Reduce exported symbols of a third party library


I have code that works fine, but if I link my project to a third party lib libabc.so (source unavailable), then all of the sudden I get a segmentation fault.

I have a main that looks like this

#include <opencv2/imgcodecs.hpp>
#include "Abc.h"

int main(int argc, char **argv)
{
    Abc dummyAbc;
    auto img = cv::imread("dummy.png");
    cv::imwrite("123.png", img);
    return 0;
}

The CMakeList.txt is as follows

cmake_minimum_required(VERSION 3.1)
set(CMAKE_C_STANDARD 11)
find_package(OpenCV COMPONENTS core highgui imgcodecs)
include_directories(${OpenCV_INCLUDE_DIR})

add_executable(my_project Main.cpp)
target_link_libraries(my_project ${OpenCV_LIBRARIES} abc)

This compiles well, but segfault when running. If I remove the line

Abc dummyAbc;

then all works fine (i.e. there is no problem with missing file, or opencv).

If I inspect the stack of the segfault, I see that:

Thread 1 "my_project" received signal SIGSEGV, Segmentation fault.
0x00007fdea96836b3 in png_destroy_write_struct () from /usr/local/lib/libabc.so

where png_destroy_write_struct is being called by cv::imwrite.

Both libpng.so and libabc.so (!!) export png_destroy_write_struct it actually exports all of the libpng API (which I assume it was statically linked to?). I assume this is the problem? I do no want openCV to see whatever libabc.so exports... How can I do this?

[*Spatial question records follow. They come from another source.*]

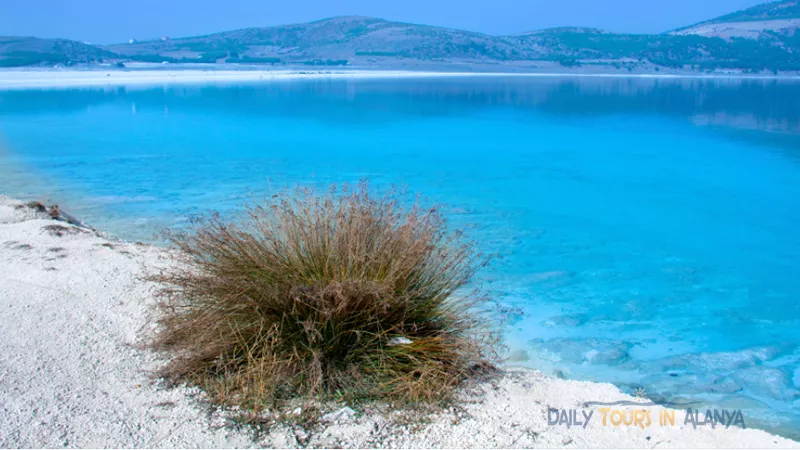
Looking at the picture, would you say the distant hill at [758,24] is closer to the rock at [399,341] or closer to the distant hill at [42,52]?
the distant hill at [42,52]

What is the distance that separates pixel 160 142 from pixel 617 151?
10457mm

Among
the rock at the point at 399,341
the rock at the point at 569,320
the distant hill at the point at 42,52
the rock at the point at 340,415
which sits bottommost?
the rock at the point at 569,320

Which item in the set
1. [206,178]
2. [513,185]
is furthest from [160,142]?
[513,185]

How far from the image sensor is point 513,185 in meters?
11.1

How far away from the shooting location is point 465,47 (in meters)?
98.4

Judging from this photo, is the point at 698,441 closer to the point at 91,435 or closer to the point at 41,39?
the point at 91,435

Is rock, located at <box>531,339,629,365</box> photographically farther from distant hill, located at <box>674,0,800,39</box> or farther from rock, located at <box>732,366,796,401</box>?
distant hill, located at <box>674,0,800,39</box>

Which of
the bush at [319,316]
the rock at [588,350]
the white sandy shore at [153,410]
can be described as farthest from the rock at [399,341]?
the rock at [588,350]

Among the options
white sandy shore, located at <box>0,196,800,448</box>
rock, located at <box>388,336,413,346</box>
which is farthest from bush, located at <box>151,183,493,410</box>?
white sandy shore, located at <box>0,196,800,448</box>

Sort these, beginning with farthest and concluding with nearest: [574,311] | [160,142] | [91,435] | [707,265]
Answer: [160,142] → [707,265] → [574,311] → [91,435]

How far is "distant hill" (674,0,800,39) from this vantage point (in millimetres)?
111400

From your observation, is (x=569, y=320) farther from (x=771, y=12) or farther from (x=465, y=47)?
(x=771, y=12)

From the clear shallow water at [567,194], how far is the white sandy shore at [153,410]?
4.07 ft

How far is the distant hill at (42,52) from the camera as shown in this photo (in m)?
58.8
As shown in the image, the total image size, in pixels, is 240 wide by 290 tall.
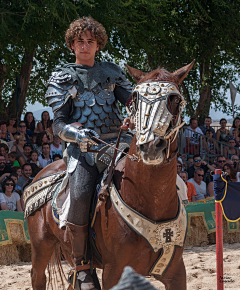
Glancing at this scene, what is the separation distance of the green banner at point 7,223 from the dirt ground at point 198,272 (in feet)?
1.36

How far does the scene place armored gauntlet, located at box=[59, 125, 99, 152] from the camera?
116 inches

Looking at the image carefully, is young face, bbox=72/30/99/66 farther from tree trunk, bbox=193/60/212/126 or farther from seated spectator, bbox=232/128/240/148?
tree trunk, bbox=193/60/212/126

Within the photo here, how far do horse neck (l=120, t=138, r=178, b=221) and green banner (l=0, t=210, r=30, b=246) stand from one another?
4200 millimetres

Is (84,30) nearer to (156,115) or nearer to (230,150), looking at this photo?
(156,115)

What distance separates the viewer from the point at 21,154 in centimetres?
846

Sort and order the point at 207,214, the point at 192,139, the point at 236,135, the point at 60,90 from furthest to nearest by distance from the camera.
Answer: the point at 236,135
the point at 192,139
the point at 207,214
the point at 60,90

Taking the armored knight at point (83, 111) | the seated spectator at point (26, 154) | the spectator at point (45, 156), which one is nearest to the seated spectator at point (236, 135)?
the spectator at point (45, 156)

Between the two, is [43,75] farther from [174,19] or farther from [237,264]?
[237,264]

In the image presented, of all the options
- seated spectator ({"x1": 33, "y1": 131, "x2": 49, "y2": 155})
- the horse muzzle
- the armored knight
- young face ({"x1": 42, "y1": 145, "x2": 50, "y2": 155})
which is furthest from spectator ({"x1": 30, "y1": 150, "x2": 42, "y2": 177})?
the horse muzzle

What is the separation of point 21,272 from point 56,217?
2942 mm

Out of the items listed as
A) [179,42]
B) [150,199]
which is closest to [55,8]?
[150,199]

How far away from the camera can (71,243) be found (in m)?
3.18

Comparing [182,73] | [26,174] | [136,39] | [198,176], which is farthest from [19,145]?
[182,73]

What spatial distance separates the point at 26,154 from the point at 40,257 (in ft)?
15.8
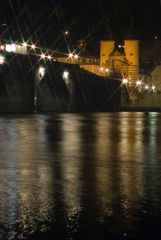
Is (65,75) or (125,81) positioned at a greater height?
(65,75)

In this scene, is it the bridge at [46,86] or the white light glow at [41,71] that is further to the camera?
the white light glow at [41,71]

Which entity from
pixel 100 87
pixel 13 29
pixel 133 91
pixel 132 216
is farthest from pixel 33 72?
pixel 132 216

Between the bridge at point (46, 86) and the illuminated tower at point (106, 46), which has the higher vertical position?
the illuminated tower at point (106, 46)

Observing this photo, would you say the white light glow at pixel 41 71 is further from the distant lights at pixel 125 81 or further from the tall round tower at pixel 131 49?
the tall round tower at pixel 131 49

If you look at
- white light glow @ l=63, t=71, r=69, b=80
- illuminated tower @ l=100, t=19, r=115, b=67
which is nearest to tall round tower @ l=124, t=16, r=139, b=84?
illuminated tower @ l=100, t=19, r=115, b=67

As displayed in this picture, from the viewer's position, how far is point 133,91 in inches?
4151

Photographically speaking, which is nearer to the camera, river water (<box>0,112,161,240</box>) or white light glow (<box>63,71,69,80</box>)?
river water (<box>0,112,161,240</box>)

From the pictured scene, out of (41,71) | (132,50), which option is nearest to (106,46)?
(132,50)

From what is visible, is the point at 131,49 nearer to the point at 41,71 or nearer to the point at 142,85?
the point at 142,85

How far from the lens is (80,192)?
10664 millimetres

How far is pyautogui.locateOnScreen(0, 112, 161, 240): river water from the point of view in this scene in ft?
25.1

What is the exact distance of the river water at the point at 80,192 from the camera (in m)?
7.65

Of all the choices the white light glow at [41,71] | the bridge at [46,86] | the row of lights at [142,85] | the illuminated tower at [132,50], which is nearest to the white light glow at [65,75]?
the bridge at [46,86]

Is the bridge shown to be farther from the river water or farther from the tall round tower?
the river water
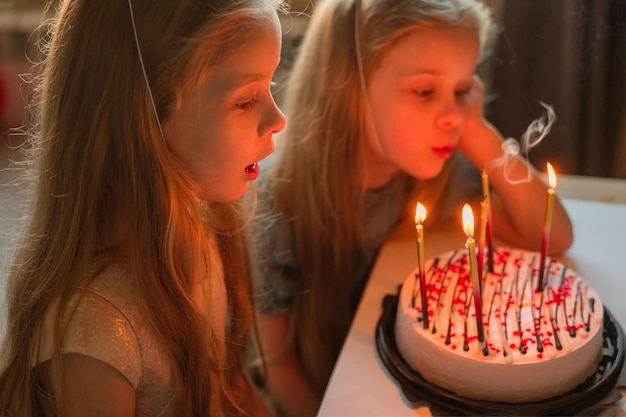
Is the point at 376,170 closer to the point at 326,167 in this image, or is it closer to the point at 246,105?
the point at 326,167

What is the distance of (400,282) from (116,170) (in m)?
0.57

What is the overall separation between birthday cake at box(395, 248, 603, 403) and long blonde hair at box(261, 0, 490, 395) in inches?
10.8

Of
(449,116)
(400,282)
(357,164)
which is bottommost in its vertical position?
(400,282)

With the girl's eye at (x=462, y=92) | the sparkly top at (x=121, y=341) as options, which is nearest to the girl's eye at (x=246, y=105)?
the sparkly top at (x=121, y=341)

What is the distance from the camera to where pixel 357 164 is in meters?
1.36

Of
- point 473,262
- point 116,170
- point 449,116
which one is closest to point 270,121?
point 116,170

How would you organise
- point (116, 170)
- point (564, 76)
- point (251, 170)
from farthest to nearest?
point (564, 76)
point (251, 170)
point (116, 170)

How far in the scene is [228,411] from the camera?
105 centimetres

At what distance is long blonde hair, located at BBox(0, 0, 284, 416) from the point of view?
0.82 meters

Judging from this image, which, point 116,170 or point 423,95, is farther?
point 423,95

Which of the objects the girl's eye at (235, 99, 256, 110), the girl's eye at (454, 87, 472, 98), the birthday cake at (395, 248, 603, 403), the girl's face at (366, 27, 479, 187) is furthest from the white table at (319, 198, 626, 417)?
the girl's eye at (235, 99, 256, 110)

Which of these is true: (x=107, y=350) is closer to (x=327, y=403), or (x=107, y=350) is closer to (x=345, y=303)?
(x=327, y=403)

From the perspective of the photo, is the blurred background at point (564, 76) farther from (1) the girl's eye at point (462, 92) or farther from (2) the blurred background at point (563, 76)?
(1) the girl's eye at point (462, 92)

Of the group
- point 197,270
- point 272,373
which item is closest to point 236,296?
point 197,270
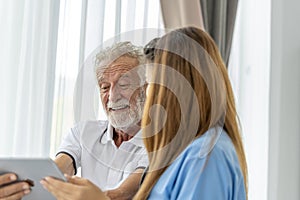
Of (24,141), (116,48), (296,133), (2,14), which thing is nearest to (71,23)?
(2,14)

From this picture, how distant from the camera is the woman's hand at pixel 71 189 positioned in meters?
1.04

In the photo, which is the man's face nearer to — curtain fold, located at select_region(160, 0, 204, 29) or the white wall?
curtain fold, located at select_region(160, 0, 204, 29)

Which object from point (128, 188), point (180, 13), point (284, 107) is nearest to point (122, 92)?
point (128, 188)

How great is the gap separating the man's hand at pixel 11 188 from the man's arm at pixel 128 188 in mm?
184

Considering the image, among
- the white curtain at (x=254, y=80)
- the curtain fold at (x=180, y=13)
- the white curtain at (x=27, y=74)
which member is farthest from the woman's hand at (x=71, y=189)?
the white curtain at (x=254, y=80)

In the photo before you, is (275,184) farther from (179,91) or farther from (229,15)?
(179,91)

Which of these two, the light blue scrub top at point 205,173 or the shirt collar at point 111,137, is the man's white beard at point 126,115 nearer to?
the shirt collar at point 111,137

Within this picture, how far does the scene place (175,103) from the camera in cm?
114

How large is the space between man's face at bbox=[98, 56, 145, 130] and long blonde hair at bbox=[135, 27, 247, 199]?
27 mm

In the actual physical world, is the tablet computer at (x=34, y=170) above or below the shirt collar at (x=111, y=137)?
below

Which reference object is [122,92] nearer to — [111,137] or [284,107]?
[111,137]

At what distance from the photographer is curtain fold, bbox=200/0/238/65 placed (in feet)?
7.44

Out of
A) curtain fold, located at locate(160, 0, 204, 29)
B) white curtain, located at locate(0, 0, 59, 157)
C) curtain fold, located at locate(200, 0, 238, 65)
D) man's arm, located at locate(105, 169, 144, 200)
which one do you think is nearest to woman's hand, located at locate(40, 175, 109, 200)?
man's arm, located at locate(105, 169, 144, 200)

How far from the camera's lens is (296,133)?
95.7 inches
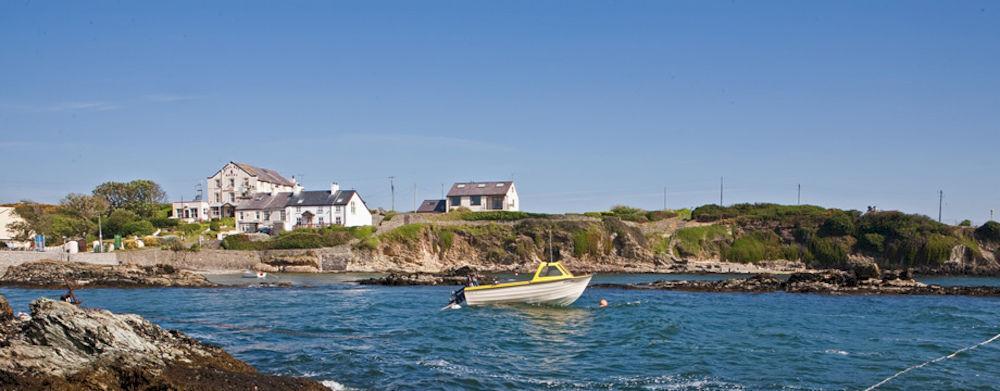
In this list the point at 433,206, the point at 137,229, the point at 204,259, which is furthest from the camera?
the point at 433,206

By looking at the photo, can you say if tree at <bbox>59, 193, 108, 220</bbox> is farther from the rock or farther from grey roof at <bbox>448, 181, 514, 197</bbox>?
the rock

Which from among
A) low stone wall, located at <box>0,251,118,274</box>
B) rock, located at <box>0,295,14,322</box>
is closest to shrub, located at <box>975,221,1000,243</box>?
rock, located at <box>0,295,14,322</box>

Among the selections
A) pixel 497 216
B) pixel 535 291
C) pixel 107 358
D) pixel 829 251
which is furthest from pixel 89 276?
pixel 829 251

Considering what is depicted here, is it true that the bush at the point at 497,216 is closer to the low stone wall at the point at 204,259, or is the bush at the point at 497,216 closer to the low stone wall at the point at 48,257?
the low stone wall at the point at 204,259

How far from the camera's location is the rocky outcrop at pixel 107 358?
43.3ft

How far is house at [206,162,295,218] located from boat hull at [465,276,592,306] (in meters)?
62.6

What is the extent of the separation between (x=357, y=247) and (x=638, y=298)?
34611 millimetres

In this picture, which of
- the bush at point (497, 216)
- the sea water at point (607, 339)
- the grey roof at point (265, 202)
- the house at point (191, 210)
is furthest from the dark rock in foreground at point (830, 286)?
the house at point (191, 210)

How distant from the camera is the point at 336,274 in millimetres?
60156

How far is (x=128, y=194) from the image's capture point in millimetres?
92875

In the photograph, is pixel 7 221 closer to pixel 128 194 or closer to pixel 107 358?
pixel 128 194

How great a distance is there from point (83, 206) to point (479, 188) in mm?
45302

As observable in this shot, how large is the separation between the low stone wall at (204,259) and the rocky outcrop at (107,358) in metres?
45.9

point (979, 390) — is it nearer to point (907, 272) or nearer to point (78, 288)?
point (907, 272)
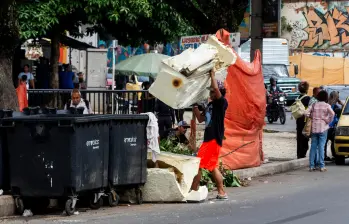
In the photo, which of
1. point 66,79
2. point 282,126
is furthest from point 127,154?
point 282,126

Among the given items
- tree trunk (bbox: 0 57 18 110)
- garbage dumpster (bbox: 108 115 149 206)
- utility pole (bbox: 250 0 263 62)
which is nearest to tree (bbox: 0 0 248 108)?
utility pole (bbox: 250 0 263 62)

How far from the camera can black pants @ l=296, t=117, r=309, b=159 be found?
20.2 meters

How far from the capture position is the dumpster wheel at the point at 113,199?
12665 mm

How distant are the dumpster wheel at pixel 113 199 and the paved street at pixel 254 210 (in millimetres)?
139

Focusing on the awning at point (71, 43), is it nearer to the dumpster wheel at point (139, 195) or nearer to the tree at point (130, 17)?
the tree at point (130, 17)

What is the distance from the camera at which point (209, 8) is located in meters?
19.2

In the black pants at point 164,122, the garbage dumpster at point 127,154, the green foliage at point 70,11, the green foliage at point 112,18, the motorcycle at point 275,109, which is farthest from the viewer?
the motorcycle at point 275,109

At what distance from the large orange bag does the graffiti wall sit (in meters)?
48.8

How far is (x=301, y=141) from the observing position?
67.9ft

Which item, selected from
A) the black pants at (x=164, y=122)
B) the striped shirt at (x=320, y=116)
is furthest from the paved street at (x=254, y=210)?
the black pants at (x=164, y=122)

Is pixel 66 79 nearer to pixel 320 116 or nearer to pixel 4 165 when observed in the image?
→ pixel 320 116

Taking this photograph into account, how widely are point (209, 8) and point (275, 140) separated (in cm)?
812

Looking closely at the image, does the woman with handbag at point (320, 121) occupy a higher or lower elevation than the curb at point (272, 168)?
higher

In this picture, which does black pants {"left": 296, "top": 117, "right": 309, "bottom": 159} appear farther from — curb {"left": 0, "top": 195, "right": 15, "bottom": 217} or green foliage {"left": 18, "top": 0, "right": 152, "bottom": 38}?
curb {"left": 0, "top": 195, "right": 15, "bottom": 217}
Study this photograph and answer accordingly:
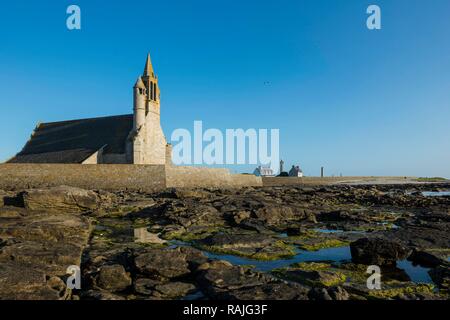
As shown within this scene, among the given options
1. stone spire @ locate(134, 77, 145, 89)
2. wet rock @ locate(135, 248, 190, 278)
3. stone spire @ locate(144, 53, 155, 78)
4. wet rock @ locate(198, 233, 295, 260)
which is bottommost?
wet rock @ locate(198, 233, 295, 260)

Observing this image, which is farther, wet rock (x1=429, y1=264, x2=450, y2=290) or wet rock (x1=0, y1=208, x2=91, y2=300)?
wet rock (x1=429, y1=264, x2=450, y2=290)

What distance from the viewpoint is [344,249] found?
9.66 meters

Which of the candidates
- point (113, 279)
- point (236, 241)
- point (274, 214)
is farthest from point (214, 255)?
point (274, 214)

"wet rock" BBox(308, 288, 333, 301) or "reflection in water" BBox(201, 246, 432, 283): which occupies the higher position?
"wet rock" BBox(308, 288, 333, 301)

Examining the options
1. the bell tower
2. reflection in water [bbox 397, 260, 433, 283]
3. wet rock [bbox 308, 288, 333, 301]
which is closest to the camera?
wet rock [bbox 308, 288, 333, 301]

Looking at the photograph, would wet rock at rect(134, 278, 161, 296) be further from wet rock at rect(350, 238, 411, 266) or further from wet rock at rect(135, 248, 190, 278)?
wet rock at rect(350, 238, 411, 266)

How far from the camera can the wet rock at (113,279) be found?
6066 millimetres

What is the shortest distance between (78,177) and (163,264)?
80.8 feet

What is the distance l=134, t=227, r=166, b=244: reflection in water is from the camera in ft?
34.0

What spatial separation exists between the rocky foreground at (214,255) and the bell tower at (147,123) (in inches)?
968

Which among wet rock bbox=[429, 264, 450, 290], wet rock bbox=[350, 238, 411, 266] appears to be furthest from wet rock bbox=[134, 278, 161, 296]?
wet rock bbox=[429, 264, 450, 290]

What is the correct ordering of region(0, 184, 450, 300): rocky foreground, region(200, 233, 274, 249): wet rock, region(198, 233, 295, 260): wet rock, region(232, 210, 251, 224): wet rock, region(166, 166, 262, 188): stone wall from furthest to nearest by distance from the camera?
region(166, 166, 262, 188): stone wall
region(232, 210, 251, 224): wet rock
region(200, 233, 274, 249): wet rock
region(198, 233, 295, 260): wet rock
region(0, 184, 450, 300): rocky foreground

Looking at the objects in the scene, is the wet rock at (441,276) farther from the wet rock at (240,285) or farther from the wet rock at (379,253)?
the wet rock at (240,285)

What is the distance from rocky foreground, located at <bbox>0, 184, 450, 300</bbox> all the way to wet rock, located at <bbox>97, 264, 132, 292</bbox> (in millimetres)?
19
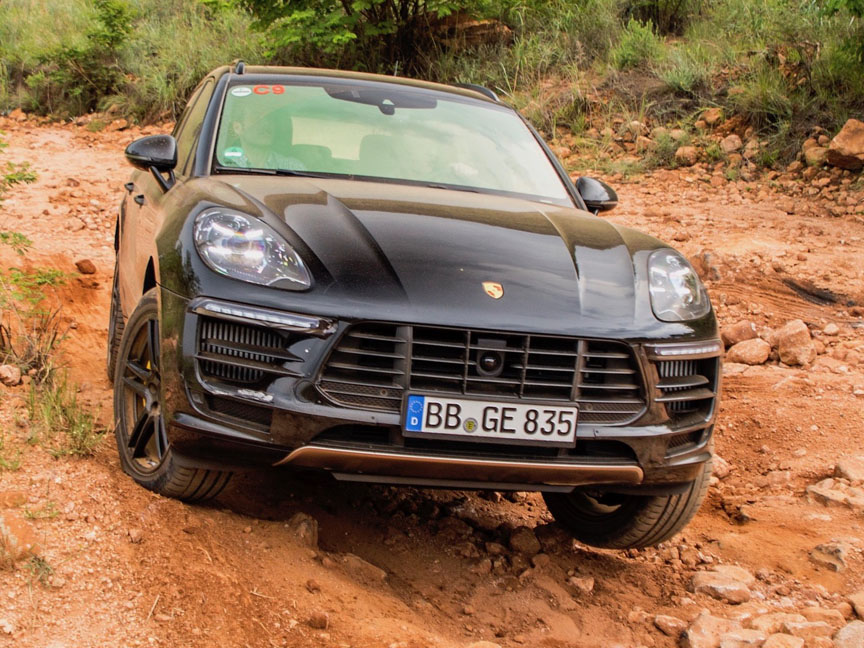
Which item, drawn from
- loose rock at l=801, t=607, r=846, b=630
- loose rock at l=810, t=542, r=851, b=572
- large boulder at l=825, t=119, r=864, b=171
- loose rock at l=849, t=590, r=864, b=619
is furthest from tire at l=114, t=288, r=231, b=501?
large boulder at l=825, t=119, r=864, b=171

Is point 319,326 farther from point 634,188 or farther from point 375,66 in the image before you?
point 375,66

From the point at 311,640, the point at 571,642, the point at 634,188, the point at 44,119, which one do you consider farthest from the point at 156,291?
the point at 44,119

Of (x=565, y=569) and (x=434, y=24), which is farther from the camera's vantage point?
(x=434, y=24)

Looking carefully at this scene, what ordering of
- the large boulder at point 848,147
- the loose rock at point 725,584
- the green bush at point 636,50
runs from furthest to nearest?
the green bush at point 636,50
the large boulder at point 848,147
the loose rock at point 725,584

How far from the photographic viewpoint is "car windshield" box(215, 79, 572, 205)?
13.6ft

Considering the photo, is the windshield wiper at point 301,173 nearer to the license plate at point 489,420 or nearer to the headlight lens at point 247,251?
the headlight lens at point 247,251

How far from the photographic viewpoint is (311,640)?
9.12 ft

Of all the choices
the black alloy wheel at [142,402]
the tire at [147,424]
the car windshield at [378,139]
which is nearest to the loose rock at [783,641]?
the tire at [147,424]

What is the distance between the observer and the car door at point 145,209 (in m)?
3.96

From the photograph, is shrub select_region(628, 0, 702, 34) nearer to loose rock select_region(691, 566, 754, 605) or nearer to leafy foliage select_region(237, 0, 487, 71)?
leafy foliage select_region(237, 0, 487, 71)

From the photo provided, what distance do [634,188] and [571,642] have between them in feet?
24.8

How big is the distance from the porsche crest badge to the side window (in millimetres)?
1581

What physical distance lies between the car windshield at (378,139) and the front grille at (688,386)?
1.27 meters

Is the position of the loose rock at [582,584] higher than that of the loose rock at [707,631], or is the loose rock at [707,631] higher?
the loose rock at [707,631]
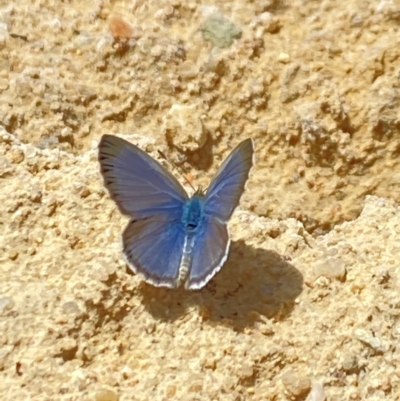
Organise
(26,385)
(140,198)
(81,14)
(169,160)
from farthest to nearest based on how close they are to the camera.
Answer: (81,14)
(169,160)
(140,198)
(26,385)

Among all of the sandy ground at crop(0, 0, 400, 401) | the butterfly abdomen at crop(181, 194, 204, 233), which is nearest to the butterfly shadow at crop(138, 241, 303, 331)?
the sandy ground at crop(0, 0, 400, 401)

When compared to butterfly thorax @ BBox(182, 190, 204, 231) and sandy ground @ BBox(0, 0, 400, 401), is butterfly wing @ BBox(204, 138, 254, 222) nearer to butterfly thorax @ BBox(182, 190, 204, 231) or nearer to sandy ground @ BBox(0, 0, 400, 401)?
butterfly thorax @ BBox(182, 190, 204, 231)

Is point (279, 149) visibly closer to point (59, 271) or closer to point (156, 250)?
point (156, 250)

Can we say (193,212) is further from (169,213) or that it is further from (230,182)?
(230,182)

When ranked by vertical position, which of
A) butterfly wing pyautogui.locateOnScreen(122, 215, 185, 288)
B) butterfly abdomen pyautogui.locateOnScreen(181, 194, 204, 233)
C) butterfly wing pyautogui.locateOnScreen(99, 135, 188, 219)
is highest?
butterfly wing pyautogui.locateOnScreen(99, 135, 188, 219)

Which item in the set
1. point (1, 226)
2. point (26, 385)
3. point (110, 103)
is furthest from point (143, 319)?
point (110, 103)

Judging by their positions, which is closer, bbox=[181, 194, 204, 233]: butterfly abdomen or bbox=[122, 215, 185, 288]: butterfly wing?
bbox=[122, 215, 185, 288]: butterfly wing
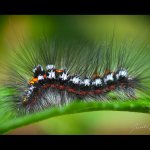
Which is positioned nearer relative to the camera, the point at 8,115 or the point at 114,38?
the point at 8,115

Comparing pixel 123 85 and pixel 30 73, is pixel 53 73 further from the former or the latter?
pixel 123 85

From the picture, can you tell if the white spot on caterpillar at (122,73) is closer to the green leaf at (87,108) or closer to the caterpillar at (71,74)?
the caterpillar at (71,74)

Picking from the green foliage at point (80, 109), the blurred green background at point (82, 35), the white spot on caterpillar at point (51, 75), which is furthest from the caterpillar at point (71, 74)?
the blurred green background at point (82, 35)

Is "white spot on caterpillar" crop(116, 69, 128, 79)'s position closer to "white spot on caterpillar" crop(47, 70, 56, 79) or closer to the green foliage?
the green foliage

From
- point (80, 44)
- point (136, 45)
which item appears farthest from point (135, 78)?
point (80, 44)

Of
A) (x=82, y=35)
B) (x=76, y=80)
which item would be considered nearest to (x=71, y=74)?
(x=76, y=80)

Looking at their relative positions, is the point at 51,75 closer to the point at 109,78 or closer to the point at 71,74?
the point at 71,74

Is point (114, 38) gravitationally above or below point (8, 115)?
above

I tried to use objcopy --prefix-symbols abc_ libabc.so but somehow it did not help, now the crash happens at abc_png_destroy_write_struct.


Solution

  • I assume this is the problem?

    Yes: that is very likely: libabc.so has statically linked (probably different version of) libpng, and introduces symbol conflict.

    I do no want openCV to see whatever libabc.so exports... How can I do this?

    You can't. You must contact libabc.so developer, and tell them to hide libpng symbols.

    The only other option (for single process execution) is to dynamically load libabc.so.

    This can be done via dlopen("liabc.so.", RTLD_LOCAL), and even that may not work (depending on exactly how libabc.so was linked) -- it may cause libabc.so to bind to your version of libpng, and crash.

    On Linux, you could also possibly use dlmopen(LM_ID_NEWLM, "libabc.so", ...) which will completely isolate libabc.so from the rest of your code, and may work if libabc.so was linked to include all of its dependencies (or you can bring them into the new loader namespace explicitly).

    Finally, as Eljay commented here, you could use inter-process communication and have a completely separate process load libabc.so. This will have much worse performance than using libabc.so directly, but is better than nothing.